**Goal:** Reproduce the material below word for word, with every line kept unchanged.

**Data entries:**

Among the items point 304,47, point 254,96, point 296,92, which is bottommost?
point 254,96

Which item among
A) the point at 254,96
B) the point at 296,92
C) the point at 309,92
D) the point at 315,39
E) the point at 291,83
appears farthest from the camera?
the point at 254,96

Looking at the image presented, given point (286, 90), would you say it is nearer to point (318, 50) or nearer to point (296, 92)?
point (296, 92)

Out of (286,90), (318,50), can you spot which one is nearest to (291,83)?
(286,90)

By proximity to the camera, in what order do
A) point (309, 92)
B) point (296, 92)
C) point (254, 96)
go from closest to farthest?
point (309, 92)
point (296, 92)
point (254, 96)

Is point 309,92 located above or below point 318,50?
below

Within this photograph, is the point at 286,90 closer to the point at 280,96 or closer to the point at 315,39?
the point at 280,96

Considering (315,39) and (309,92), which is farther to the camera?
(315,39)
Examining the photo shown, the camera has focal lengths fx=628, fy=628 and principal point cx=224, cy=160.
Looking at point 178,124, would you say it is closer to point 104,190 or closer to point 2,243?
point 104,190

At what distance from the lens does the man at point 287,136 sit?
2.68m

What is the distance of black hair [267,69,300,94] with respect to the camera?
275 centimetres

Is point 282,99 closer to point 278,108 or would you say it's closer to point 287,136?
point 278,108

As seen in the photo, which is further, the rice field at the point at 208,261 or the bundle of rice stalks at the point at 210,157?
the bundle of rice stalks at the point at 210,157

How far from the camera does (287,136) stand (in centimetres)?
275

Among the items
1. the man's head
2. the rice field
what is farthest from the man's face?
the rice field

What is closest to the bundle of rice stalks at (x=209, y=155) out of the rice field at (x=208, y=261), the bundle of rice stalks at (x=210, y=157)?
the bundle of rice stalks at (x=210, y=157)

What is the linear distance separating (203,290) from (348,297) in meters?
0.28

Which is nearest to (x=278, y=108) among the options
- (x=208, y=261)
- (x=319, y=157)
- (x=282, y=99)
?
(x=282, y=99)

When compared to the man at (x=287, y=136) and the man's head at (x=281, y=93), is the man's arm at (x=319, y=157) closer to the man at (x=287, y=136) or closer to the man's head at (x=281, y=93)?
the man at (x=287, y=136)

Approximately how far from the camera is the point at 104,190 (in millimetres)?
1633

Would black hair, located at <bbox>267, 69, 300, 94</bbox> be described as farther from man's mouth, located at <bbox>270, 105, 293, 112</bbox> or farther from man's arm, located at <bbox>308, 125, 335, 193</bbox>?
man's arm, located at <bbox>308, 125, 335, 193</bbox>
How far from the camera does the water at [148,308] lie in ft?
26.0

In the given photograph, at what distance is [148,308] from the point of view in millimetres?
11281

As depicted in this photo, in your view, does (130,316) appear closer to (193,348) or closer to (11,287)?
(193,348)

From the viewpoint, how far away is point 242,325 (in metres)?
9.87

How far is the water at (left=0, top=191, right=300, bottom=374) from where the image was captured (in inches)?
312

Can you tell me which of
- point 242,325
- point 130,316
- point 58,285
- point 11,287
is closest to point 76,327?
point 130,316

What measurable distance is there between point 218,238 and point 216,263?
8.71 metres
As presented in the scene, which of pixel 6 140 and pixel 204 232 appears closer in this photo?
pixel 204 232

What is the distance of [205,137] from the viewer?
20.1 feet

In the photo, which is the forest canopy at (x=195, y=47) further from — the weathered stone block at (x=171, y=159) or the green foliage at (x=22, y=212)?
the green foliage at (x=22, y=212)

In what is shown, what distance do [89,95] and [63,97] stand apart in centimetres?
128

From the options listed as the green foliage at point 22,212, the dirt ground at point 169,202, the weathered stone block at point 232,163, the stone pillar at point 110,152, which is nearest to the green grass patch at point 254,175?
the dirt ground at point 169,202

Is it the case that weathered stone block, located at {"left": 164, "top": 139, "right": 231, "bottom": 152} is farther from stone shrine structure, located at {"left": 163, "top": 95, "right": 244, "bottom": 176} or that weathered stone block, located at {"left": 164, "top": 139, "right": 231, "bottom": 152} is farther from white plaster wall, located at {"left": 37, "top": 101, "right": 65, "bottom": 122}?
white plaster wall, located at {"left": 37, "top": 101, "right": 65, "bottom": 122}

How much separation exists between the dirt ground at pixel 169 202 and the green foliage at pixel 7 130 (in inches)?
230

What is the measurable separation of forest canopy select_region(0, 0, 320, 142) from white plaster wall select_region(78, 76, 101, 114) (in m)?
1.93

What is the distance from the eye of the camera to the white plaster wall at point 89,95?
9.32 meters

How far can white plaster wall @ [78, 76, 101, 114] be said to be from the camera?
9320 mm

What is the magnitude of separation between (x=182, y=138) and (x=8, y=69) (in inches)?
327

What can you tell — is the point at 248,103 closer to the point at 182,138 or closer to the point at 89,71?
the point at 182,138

**Reply:**
Among the items point 304,47, point 254,96, point 296,92, which is bottommost?
point 254,96

Which item among
A) the point at 254,96
B) the point at 296,92
C) the point at 309,92
D) the point at 315,39
E) the point at 291,83
appears farthest from the camera?
the point at 254,96

Looking at the image presented, given point (286, 90), would you say it is nearer to point (318, 50) or nearer to point (296, 92)?
point (296, 92)

Out of (286,90), (318,50), can you spot which one is nearest to (291,83)?
(286,90)

By proximity to the camera, in what order do
A) point (309, 92)
B) point (296, 92)
C) point (254, 96)
go from closest to farthest?
point (309, 92)
point (296, 92)
point (254, 96)

Is point 309,92 located above or below point 318,50?
below

Within this photograph, is the point at 286,90 closer to the point at 280,96 or closer to the point at 315,39?
the point at 280,96

Considering (315,39) and (309,92), which is farther to the camera?
(315,39)
Examining the photo shown, the camera has focal lengths fx=628, fy=628 and principal point cx=224, cy=160.
Looking at point 178,124, would you say it is closer to point 104,190 or closer to point 2,243?
point 104,190

At what distance from the lens does the man at point 287,136 sit?
2.68m

What is the distance of black hair [267,69,300,94] with respect to the camera?
275 centimetres

Is point 282,99 closer to point 278,108 or would you say it's closer to point 287,136?
point 278,108

As seen in the photo, which is further, the rice field at the point at 208,261 or the bundle of rice stalks at the point at 210,157?
the bundle of rice stalks at the point at 210,157

How far from the camera does (287,136) stand (in centimetres)?
275

Among the items
1. the man's head
2. the rice field
what is farthest from the man's face?
the rice field

What is closest to the bundle of rice stalks at (x=209, y=155) out of the rice field at (x=208, y=261), the bundle of rice stalks at (x=210, y=157)?
the bundle of rice stalks at (x=210, y=157)

What is the linear distance separating (203,290) from (348,297) in meters?
0.28

Which is nearest to (x=278, y=108) among the options
- (x=208, y=261)
- (x=319, y=157)
- (x=282, y=99)
?
(x=282, y=99)

When compared to the man at (x=287, y=136) and the man's head at (x=281, y=93), is the man's arm at (x=319, y=157) closer to the man at (x=287, y=136) or closer to the man's head at (x=281, y=93)?
the man at (x=287, y=136)

Approximately how far from the camera is the point at 104,190 (in millimetres)?
1633

Would black hair, located at <bbox>267, 69, 300, 94</bbox> be described as farther from man's mouth, located at <bbox>270, 105, 293, 112</bbox> or farther from man's arm, located at <bbox>308, 125, 335, 193</bbox>?
man's arm, located at <bbox>308, 125, 335, 193</bbox>
How far from the camera does the water at [148,308] lie in ft?
26.0

In the given photograph, at what distance is [148,308] from the point of view in millimetres?
11281

As depicted in this photo, in your view, does (130,316) appear closer to (193,348) or closer to (11,287)?
(193,348)

From the viewpoint, how far away is point 242,325 (in metres)?
9.87

How far is the water at (left=0, top=191, right=300, bottom=374) from where the image was captured (in inches)?
312

Can you tell me which of
- point 242,325
- point 130,316
- point 58,285
- point 11,287
is closest to point 76,327?
point 130,316

What measurable distance is there between point 218,238 and point 216,263?
8.71 metres
As presented in the scene, which of pixel 6 140 and pixel 204 232 appears closer in this photo?
pixel 204 232

What is the distance of [205,137] from the viewer?
20.1 feet

In the photo, which is the forest canopy at (x=195, y=47) further from — the weathered stone block at (x=171, y=159) or the green foliage at (x=22, y=212)?
the green foliage at (x=22, y=212)

In what is shown, what distance do [89,95] and [63,97] stand apart in centimetres?
128

From the options listed as the green foliage at point 22,212, the dirt ground at point 169,202, the weathered stone block at point 232,163, the stone pillar at point 110,152, which is nearest to the green grass patch at point 254,175?
the dirt ground at point 169,202

Is it the case that weathered stone block, located at {"left": 164, "top": 139, "right": 231, "bottom": 152} is farther from stone shrine structure, located at {"left": 163, "top": 95, "right": 244, "bottom": 176} or that weathered stone block, located at {"left": 164, "top": 139, "right": 231, "bottom": 152} is farther from white plaster wall, located at {"left": 37, "top": 101, "right": 65, "bottom": 122}?
white plaster wall, located at {"left": 37, "top": 101, "right": 65, "bottom": 122}

How much separation exists between the dirt ground at pixel 169 202 and the green foliage at pixel 7 130 (in inches)?
230

What is the measurable separation of forest canopy select_region(0, 0, 320, 142) from white plaster wall select_region(78, 76, 101, 114) (in m)?
1.93

What is the distance from the eye of the camera to the white plaster wall at point 89,95?
9.32 meters

How far can white plaster wall @ [78, 76, 101, 114] be said to be from the camera?
9320 mm

What is the magnitude of separation between (x=182, y=138) and (x=8, y=69) (in inches)?
327

What can you tell — is the point at 248,103 closer to the point at 182,138 or closer to the point at 89,71?
the point at 182,138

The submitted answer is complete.